GIVEN EXERCISE A.
Copy the stretch of the text on the WSL Linux filesystem from "Understanding WSL’s Linux" through "to solve them.".
══════════════════════════════
I recommend waiting to read this appendix until after you finish Chapter 3, where you’ll install WSL, and Chapter 4, where you’ll learn the command line code required to implement the performance solutions described here. You might need to reference this appendix in Chapter 5, while you’re bind-mounting in Docker or indexing datasets in Aleph; in Chapter 11, while you’re using Linux tools to extract over a million files; and in Chapter 12, while you’re importing 20GB of data into a SQL database running in Docker.

Understanding WSL’s Linux Filesystem

Before solving any problems that you might encounter with WSL, you’ll need to understand how and where WSL stores your Linux files. In this section, you’ll learn how the WSL Linux filesystem works in Windows, how to access Linux files in Windows, and, conversely, how to access Windows files in Linux. I also outline some of the simpler problems you might encounter and how to solve them.

Your WSL Linux filesystem contains much more than just the data you store there. It includes a complete copy of the Ubuntu operating system, and when you install new programs using apt, it installs those into the Linux filesystem, too. Just as in a real Ubuntu system, / is the root folder, and it contains all of the usual default folders for Ubuntu systems. In your Ubuntu terminal, list the folder names in the root filesystem by running the ls / command. This should give you the following output:

bin dev home lib lib64 lost+found mnt proc run snap sys usr
boot etc init lib32 libx32 media opt root sbin srv tmp var

This output lists all of the folders inside the root folder in your Ubuntu system. Your home folder is in /home. For example, since my Ubuntu username is micah, my Ubuntu home folder is /home/micah. If you’re using Windows 11 or newer, you should be able to browse your Linux files directly from File Explorer. When you’re browsing your Linux files, you see all of the Linux files, not just the data in your home folder. If you’re running a new enough version of Windows, change to your home folder (cd ~) and then run the command explorer.exe . to open your current working folder in Linux in Windows File Explorer.
══════════════════════════════
GIVEN EXERCISE B.
Count the lines in the rows below that contain the string "What", treating uppercase and lowercase as different, and reply with the number alone.

[Rows from a data source]
══════════════════════════════
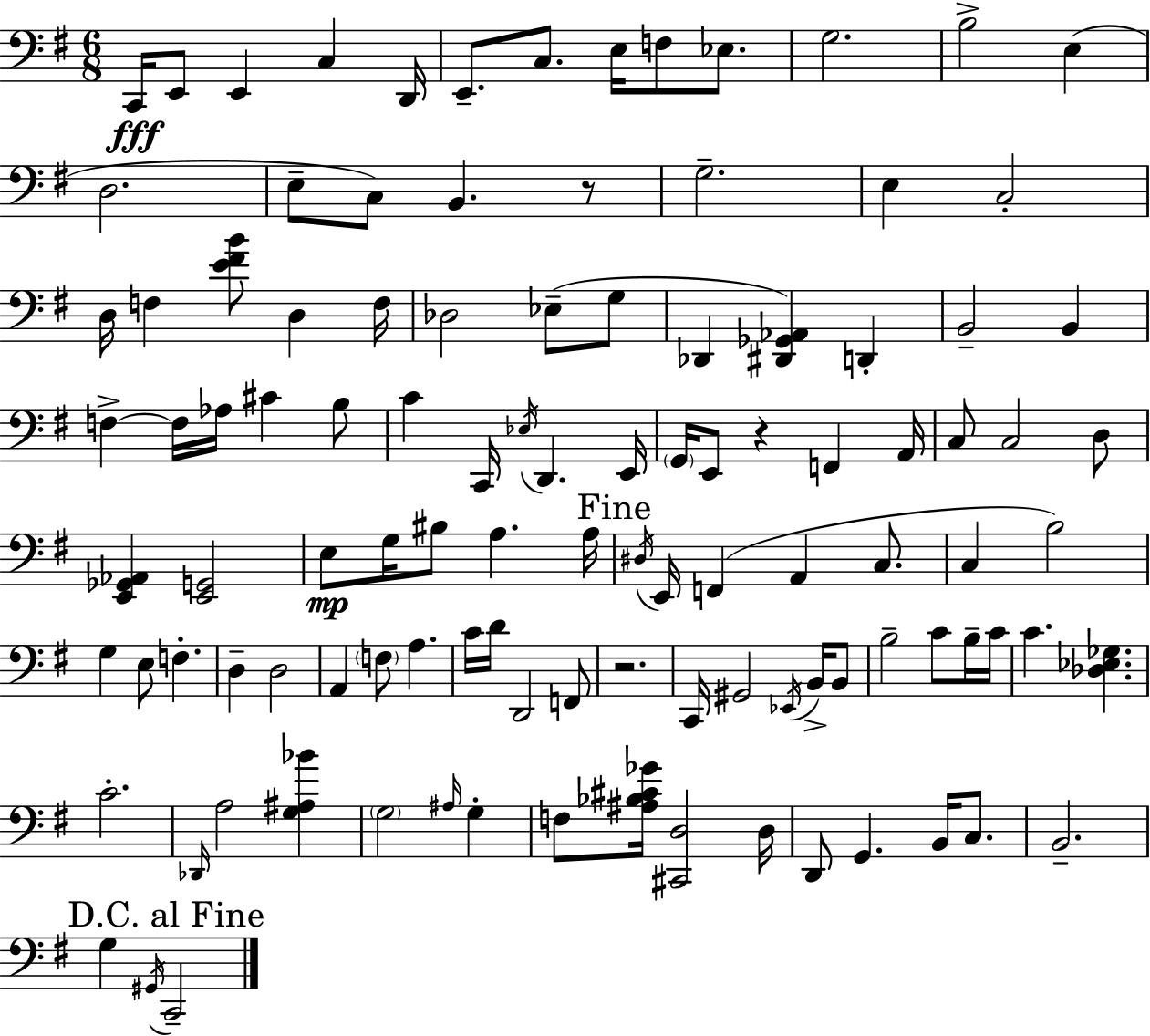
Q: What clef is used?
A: bass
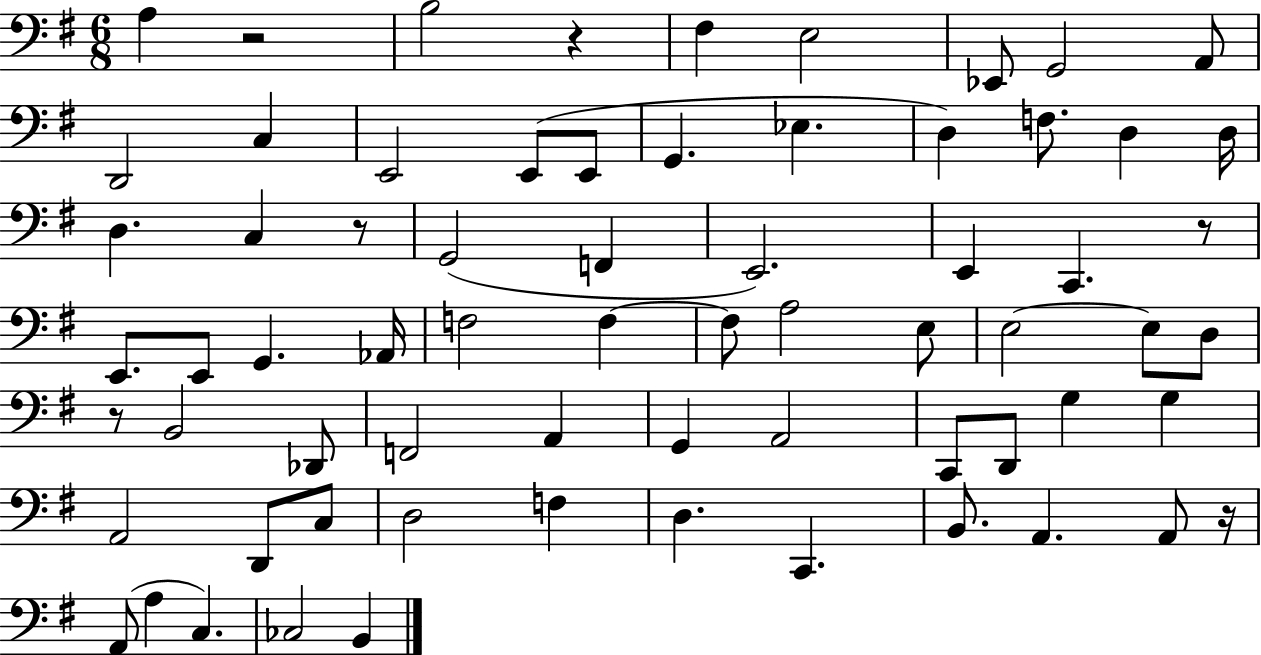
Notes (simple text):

A3/q R/h B3/h R/q F#3/q E3/h Eb2/e G2/h A2/e D2/h C3/q E2/h E2/e E2/e G2/q. Eb3/q. D3/q F3/e. D3/q D3/s D3/q. C3/q R/e G2/h F2/q E2/h. E2/q C2/q. R/e E2/e. E2/e G2/q. Ab2/s F3/h F3/q F3/e A3/h E3/e E3/h E3/e D3/e R/e B2/h Db2/e F2/h A2/q G2/q A2/h C2/e D2/e G3/q G3/q A2/h D2/e C3/e D3/h F3/q D3/q. C2/q. B2/e. A2/q. A2/e R/s A2/e A3/q C3/q. CES3/h B2/q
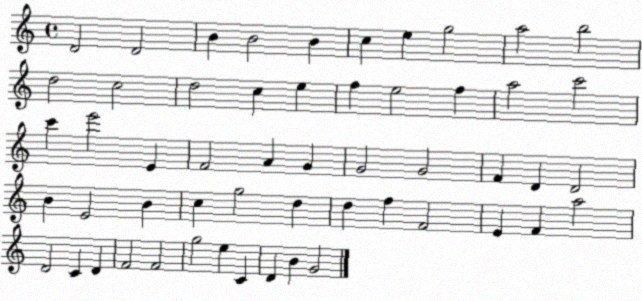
X:1
T:Untitled
M:4/4
L:1/4
K:C
D2 D2 B B2 B c e g2 a2 b2 d2 c2 d2 c e f e2 f a2 c'2 c' e'2 E F2 A G G2 G2 F D D2 B E2 B c g2 d d f F2 E F a2 D2 C D F2 F2 g2 e C D B G2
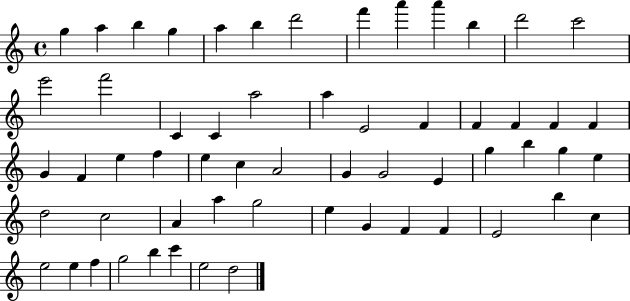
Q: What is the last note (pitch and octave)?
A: D5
══════════════════════════════
FINAL RESULT A.
Understanding WSL’s Linux Filesystem

Before solving any problems that you might encounter with WSL, you’ll need to understand how and where WSL stores your Linux files. In this section, you’ll learn how the WSL Linux filesystem works in Windows, how to access Linux files in Windows, and, conversely, how to access Windows files in Linux. I also outline some of the simpler problems you might encounter and how to solve them.

FINAL RESULT B.
2